You can see the big jump in predictivity for the location-specific stats (SCF and xGF) starting in 2009, which lines up with the previous discussion that there may be problems with the location data prior to that point.
Also of note is that scoring chances have been better at predicting future goals than Corsi has over nearly a decade now. This lines up with research I published two years ago, and it’s interesting to see that trend continue. Expected goals have also caught up to Corsi and even very slightly passed it in predictivity, although the gap is very small, and at any rate scoring chances are more predictive than expected goals at every point measured.
For the sake of argument let’s say that the data since 2009 is of better quality than the prior data. I don’t think I’m qualified to judge that and so I will leave it to others who know the data better than I do, but let’s go with it for the sake of argument. Since 2009, scoring chances and Corsi have been comparably predictive, and for nearly a decade scoring chances have in fact provided better predictive value. I think there is a pretty good argument at this point that scoring chances are actually the superior metric. However, I would also argue that at this point there is no argument for using expected goals for evaluating teams. Scoring chances are consistently better by a reasonably large margin during the entire period for which we have data. There is no point at which xG is the most predictive of the statistics I’ve looked at.
Splitting Out Offence and Defence
I’m going to get into a point I’ve made in my previous research on scoring chances, and something I’ve been arguing pretty consistently since that time. It’s something that I’ve not been able to convince a lot of other people of, but I’m going to take another crack at it here:
Offence and defence are not two sides of the same coin, and we probably shouldn’t treat them the same way.
It is true that scoring chances have been better at predicting team level goal ratio over the past decade or so than Corsi has. But it is important to note that this improvement is based entirely on being better at predicting goal scoring. Corsi is still better, by quite a large margin, at predicting goal prevention.
Let’s look specifically at the most recent 5 seasons, the time period when the advantage for scoring chances has been at its largest.
It’s worth noting that this matches what I’ve found in my previous research on scoring chances (it is also true of expected goals).
You will have a better idea which teams are good at scoring goals by looking at quality-adjusted metrics, but you’ll get a better idea about which teams are good at preventing goals by looking at pure shot attempts.
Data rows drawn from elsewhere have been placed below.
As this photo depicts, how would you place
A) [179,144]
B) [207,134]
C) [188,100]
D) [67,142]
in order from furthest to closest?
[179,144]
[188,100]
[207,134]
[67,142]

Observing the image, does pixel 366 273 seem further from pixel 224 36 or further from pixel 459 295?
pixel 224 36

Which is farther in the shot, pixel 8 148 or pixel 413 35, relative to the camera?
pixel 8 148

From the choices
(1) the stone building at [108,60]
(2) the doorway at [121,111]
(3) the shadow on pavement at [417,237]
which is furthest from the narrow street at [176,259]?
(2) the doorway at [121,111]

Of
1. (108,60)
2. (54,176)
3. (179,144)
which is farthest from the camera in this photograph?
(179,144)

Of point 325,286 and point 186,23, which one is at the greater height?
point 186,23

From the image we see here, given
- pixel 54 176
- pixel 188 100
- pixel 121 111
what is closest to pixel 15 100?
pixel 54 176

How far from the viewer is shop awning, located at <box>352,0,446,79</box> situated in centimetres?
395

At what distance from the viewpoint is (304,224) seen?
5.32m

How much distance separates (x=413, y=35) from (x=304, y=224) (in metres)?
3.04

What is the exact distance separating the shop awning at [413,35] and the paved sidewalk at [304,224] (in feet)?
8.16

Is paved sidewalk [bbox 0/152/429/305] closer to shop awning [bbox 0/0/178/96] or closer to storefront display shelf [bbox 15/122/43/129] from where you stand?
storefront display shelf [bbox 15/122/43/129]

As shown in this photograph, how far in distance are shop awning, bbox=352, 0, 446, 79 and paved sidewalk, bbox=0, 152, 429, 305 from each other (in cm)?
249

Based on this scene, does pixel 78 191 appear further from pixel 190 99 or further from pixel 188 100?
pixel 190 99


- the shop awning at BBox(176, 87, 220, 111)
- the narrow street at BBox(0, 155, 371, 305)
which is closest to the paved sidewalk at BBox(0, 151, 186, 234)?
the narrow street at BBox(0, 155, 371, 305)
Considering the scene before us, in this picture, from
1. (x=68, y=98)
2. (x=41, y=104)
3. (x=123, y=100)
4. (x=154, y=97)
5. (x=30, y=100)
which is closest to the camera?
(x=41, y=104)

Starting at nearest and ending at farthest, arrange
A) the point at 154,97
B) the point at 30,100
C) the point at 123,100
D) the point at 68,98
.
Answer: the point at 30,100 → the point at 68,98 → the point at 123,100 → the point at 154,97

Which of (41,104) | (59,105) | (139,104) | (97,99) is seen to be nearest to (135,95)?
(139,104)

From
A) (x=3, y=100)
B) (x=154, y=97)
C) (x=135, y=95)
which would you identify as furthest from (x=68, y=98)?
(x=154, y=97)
We don’t have any good metrics at the moment that account for this distinction, but I think it’s a pretty promising avenue for future research (and something I’m hoping to find time this off-season to tackle myself).
To sum up in a few points:
- Expected goals are not the most predictive measure over any time period for which we have shot location data.
- Over the full time period available, Corsi is the most predictive metric.
- In more recent years scoring chances have been the best metric, although it’s not clear whether that’s due to something fundamental changing in the results or if it’s just natural variation over time.
- You’re better off describing offence and defence using different metrics, because shot quality seems to matter more on offence than on defence.